» **WORK ORDER A**: List every Python script file named in the project page.
» **WORK ORDER B**: Summarize the project page in two sentences.
» **WORK ORDER C**: Rewrite the project page between "Kaggle Challenge : Bag" and "sentiment prediction (positive/negative)", inclusive, replacing "tutorial" with "guide".

» **PAGE EXCERPT**:
..........
/BagOfWords-Kaggle-

Use Google's word2vec, a deep-learning inspired method that focuses on the meaning of words, to perform sentiment analysis on iMDB movie reviews. (ipython, nbviewer, word2vec)

Primary LanguagePython

Kaggle Challenge : Bag of Words Meets Bags of Popcorn

Min Gu Jo

Use TFIDF Vectorizer (sklearn) and Google's word2vec (gensim) to perform sentimental analysis on movie reviews

Overview

Google's Word2Vec is a deep-learning inspired method that focuses on the meaning of words. Word2Vec attempts to understand meaning and semantic relationships among words. It works in a way that is similar to deep approaches, such as recurrent neural nets or deep neural nets, but is computationally more efficient. This repo, in some degree, follows the tutorial (word2vec) provided by the competition.

Goal

Increase the accuracy of iMDB movie review sentiment prediction (positive/negative)

Methodology

Google's word2vec

  1. Construct and save a 'Bag of Word' model using 50,000 iMDB movie reviews(.tsv) with Google's word2vec from 'gensim' library
  2. Create clusters of semantically related words (bag of centroids) by clustering (K-means clustering)
  3. Train a random foerest

TFIDF Vectorizer

  1. Choose the hyper parameters and construct TFIDF vectorizer with both labeled and unlabeled train data set
  2. Select the feautres with the top ten percentiles (reduce feature)
  3. Train an ensemble (Multinomial Naive Bayes & SGDclassifier)

Directions

  1. Clone the repo: `git clone https://github.com/mingujo/BagOfWords-Kaggle-.git'
  2. Create 'data' folder, download provided data from https://www.kaggle.com/c/word2vec-nlp-tutorial/data, and unzip
  3. Install python dependencies with pip: pip install -r requirements.txt
  4. run utils/scripts/word2vec_model_buildingscript.py to build 'bag of words' model
  5. run utils/scripts/clustering_script.py to train, predict, and create a submission file (This may take up to 1 hour) (run random_forest_script.py to train and predict without clustering)
..........
» **EXTRACTED MATERIAL**:
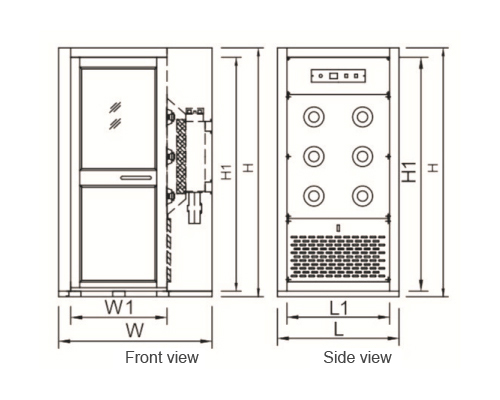 H1
H
W1
W
Front view

H1
H
L1
L
Side view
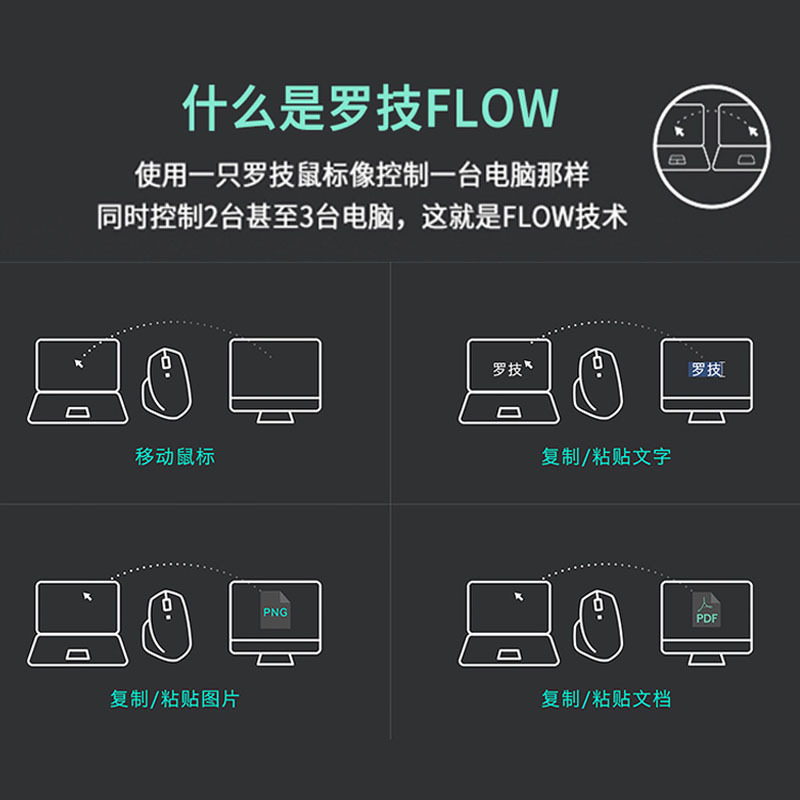 什么是罗技FLOW

使用一只罗技鼠标像控制一台电脑那样
同时控制2台甚至3台电脑，这就是FLOW技术

移动鼠标

罗技

罗技

复制/粘贴文字

PNG

复制/粘贴图片

PDF

复制/粘贴文档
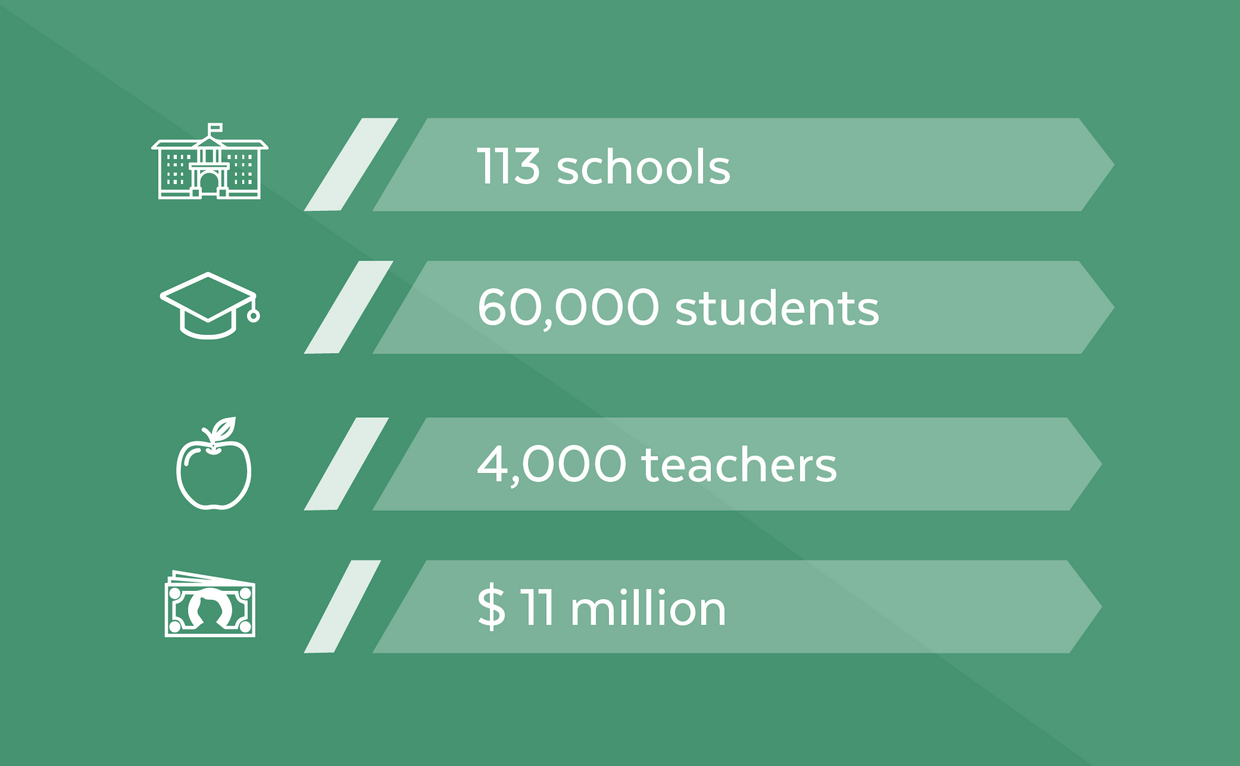 113 schools

60,000 students

4,000 teachers

$ 11 million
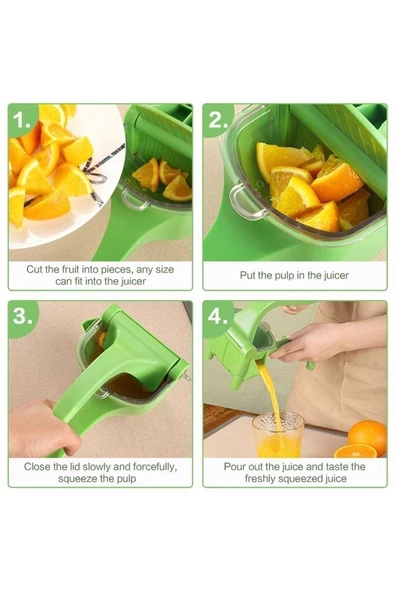 1.

Cut the fruit into pieces, any size can fit into the juicer

2.

Put the pulp in the juicer

3.

Close the lid slowly and forcefully, squeeze the pulp

4.

Pour out the juice and taste the freshly squeezed juice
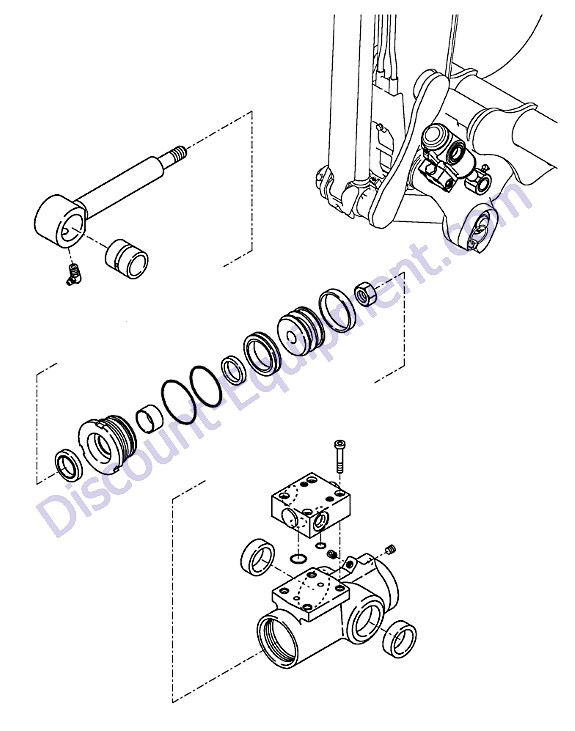 Discount-Equipment.com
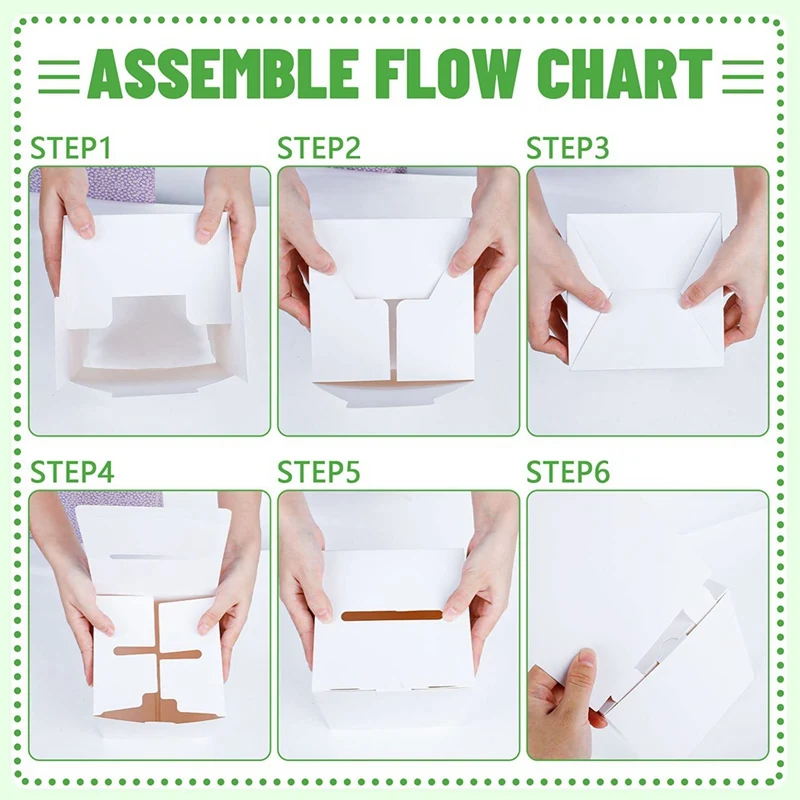 ASSEMBLE FLOW CHART

STEP1

STEP2

STEP3

STEP4

STEP5

STEP6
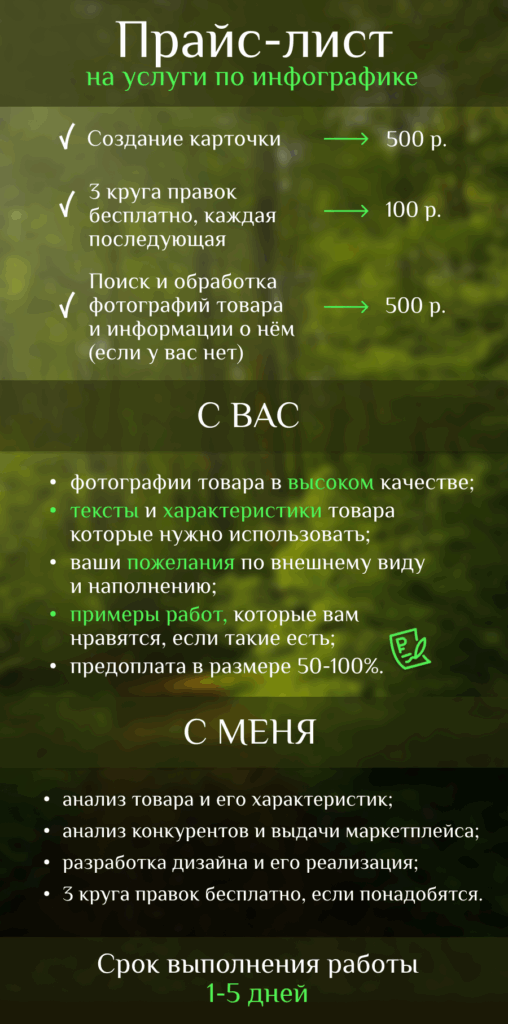 Прайс-лист
на услуги по инфографике

√ Создание карточки → 500 р.

√ 3 круга правок бесплатно, каждая последующая → 100 р.

√ Поиск и обработка фотографий товара и информации о нём (если у вас нет) → 500 р.

С ВАС

• фотографии товара в высоком качестве;
• тексты и характеристики товара которые нужно использовать;
• ваши пожелания по внешнему виду и наполнению;
• примеры работ, которые вам нравятся, если такие есть;
• предоплата в размере 50-100%.

С МЕНЯ

• анализ товара и его характеристик;
• анализ конкурентов и выдачи маркетплейса;
• разработка дизайна и его реализация;
• 3 круга правок бесплатно, если понадобятся.

Срок выполнения работы
1-5 дней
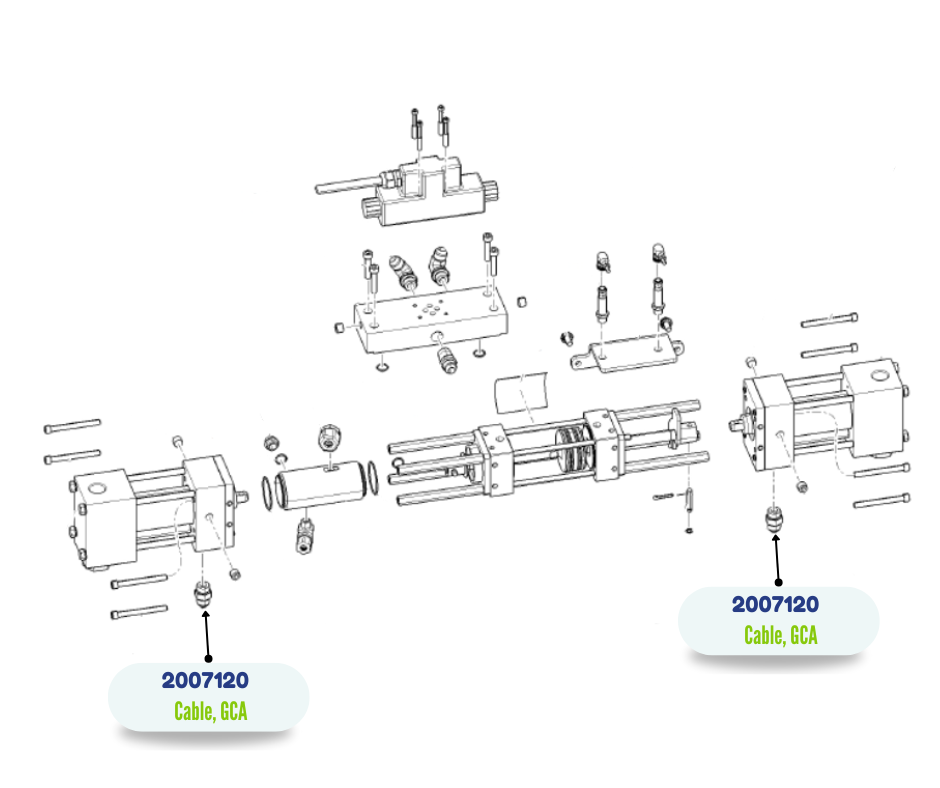 2007120
Cable, GCA

2007120
Cable, GCA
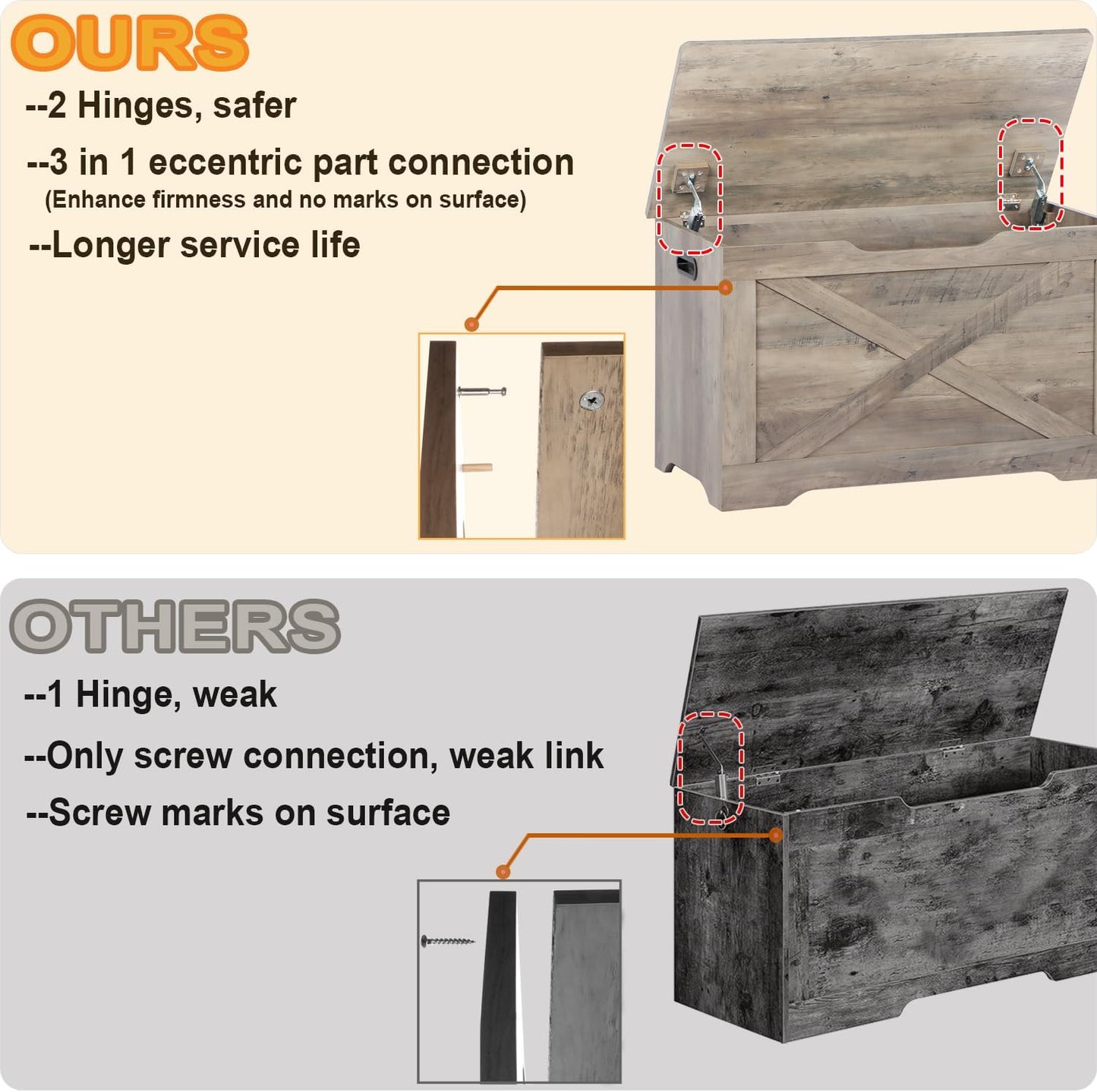 OURS

--2 Hinges, safer

--3 in 1 eccentric part connection
(Enhance firmness and no marks on surface)

--Longer service life

OTHERS

--1 Hinge, weak

--Only screw connection, weak link

--Screw marks on surface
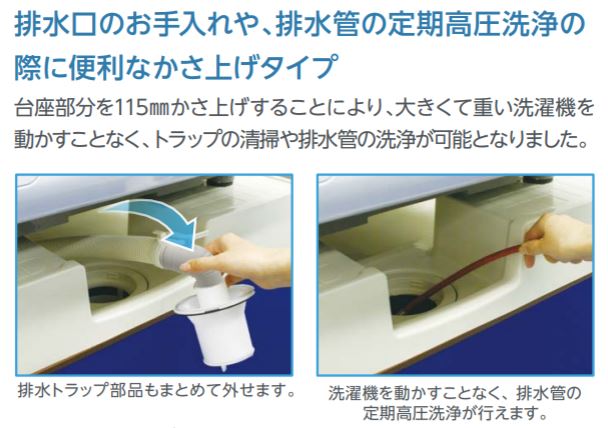 排水口のお手入れや、排水管の定期高圧洗浄の際に便利なかさ上げタイプ

台座部分を115㎜かさ上げすることにより、大きくて重い洗濯機を動かすことなく、トラップの清掃や排水管の洗浄が可能となりました。

排水トラップ部品もまとめて外せます。

洗濯機を動かすことなく、排水管の定期高圧洗浄が行えます。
..........
» **EXPECTED ANSWER A**:
word2vec_model_buildingscript.py
clustering_script.py
random_forest_script.py

» **EXPECTED ANSWER B**: The project page describes an entry in a Kaggle challenge that uses a TFIDF vectorizer and Google's word2vec to perform sentiment analysis on iMDB movie reviews, with the goal of raising the accuracy of positive/negative prediction. The word2vec method builds a model, clusters semantically related words with K-means, and trains a random forest, while the TFIDF method selects the top features and trains an ensemble of Multinomial Naive Bayes and an SGD classifier.

» **EXPECTED ANSWER C**:
Kaggle Challenge : Bag of Words Meets Bags of Popcorn

Min Gu Jo

Use TFIDF Vectorizer (sklearn) and Google's word2vec (gensim) to perform sentimental analysis on movie reviews

Overview

Google's Word2Vec is a deep-learning inspired method that focuses on the meaning of words. Word2Vec attempts to understand meaning and semantic relationships among words. It works in a way that is similar to deep approaches, such as recurrent neural nets or deep neural nets, but is computationally more efficient. This repo, in some degree, follows the guide (word2vec) provided by the competition.

Goal

Increase the accuracy of iMDB movie review sentiment prediction (positive/negative)